Retórica antimigrantes agresiva, divisiones políticas y tensiones con sus aliados. A tres meses del inicio del Mundial de fútbol, la imagen de Estados Unidos quedó empañada para los millones de aficionados esperados en el país, a pesar del éxito de la venta de entradas, que augura estadios llenos. La promesa era atractiva. Por primera vez, un Mundial XXL, con 48 equipos y 104 partidos, se celebra en Estados Unidos, Canadá y México, tres países fronterizos con relaciones estrechas desde hace más de 30 años.
Pero el presidente estadounidense, Donald Trump, cuyo territorio albergará la mayoría de juegos, lo ha complicado todo desde su regreso a la Casa Blanca el año pasado. En ese tiempo, lanzó una guerra de aranceles contra el mundo entero, incluidos sus vecinos; aseguró que Canadá debería convertirse en el 51º estado de su país y amenazó con intervenir militarmente si México no reforzaba la lucha contra el narcotráfico.
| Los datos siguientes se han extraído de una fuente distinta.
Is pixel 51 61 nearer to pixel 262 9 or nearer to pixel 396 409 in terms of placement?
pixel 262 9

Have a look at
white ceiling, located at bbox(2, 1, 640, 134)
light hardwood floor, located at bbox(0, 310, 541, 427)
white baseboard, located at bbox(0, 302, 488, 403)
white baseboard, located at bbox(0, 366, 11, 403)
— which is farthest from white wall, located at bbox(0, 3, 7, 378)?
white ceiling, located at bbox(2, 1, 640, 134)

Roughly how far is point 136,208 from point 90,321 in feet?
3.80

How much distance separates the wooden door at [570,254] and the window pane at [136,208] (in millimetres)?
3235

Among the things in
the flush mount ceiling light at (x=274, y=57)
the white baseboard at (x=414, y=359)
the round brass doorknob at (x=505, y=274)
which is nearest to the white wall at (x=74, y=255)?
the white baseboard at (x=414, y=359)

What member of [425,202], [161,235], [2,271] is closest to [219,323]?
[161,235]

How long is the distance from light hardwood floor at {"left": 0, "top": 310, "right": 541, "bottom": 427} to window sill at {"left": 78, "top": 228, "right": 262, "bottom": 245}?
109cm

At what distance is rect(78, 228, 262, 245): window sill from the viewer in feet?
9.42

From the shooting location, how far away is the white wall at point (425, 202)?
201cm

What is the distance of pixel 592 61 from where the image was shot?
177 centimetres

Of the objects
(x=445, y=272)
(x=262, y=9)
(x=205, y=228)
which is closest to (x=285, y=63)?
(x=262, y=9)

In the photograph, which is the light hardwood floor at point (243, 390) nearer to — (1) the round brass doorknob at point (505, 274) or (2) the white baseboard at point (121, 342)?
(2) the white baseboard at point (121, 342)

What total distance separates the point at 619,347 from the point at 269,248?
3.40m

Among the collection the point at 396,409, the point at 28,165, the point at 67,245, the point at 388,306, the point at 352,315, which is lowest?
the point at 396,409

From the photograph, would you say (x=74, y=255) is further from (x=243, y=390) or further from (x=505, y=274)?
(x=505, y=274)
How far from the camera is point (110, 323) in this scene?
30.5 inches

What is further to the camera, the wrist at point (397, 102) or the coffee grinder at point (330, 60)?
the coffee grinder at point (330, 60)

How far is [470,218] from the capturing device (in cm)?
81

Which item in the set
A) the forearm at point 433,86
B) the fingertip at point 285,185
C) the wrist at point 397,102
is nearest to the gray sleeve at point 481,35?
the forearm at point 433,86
La relación de Washington con sus históricos aliados europeos no es mucho mejor. El Viejo Continente ha sufrido las ambiciones de Trump sobre Groenlandia, un territorio autónomo de Dinamarca, y sus cambios de parecer sobre Ucrania. En Oriente Medio, acaba de lanzar junto con Israel una serie de ataques contra Irán que hace ahora hipotética la llegada de la selección iraní, pese a que está clasificada. Y en América Latina y África, pocos países tienen los favores de la Casa Blanca, que ha restringido mucho su política migratoria.
Procedimiento acelerado
A mediados de enero, Estados Unidos anunció la suspensión de los visados de inmigrantes de 75 países, en el marco de la lucha contra la inmigración irregular. Cuatro de las naciones afectadas participarán en el Mundial: Irán, Haití, Senegal y Costa de Marfil.
Según Washington, esta medida no afecta a los visados de turismo y, por tanto, a quienes compren billetes para el torneo. El gobierno de Trump y la FIFA pusieron en marcha un procedimiento acelerado para que los aficionados obtengan citas en consulados estadounidenses, pero nada garantiza que consigan una visa a tiempo.
La administración planteó además una propuesta que obligaría a los solicitantes de visado a entregar cinco años de historial en redes sociales, una medida que podría añadir una nueva capa de incertidumbre para miles de hinchas.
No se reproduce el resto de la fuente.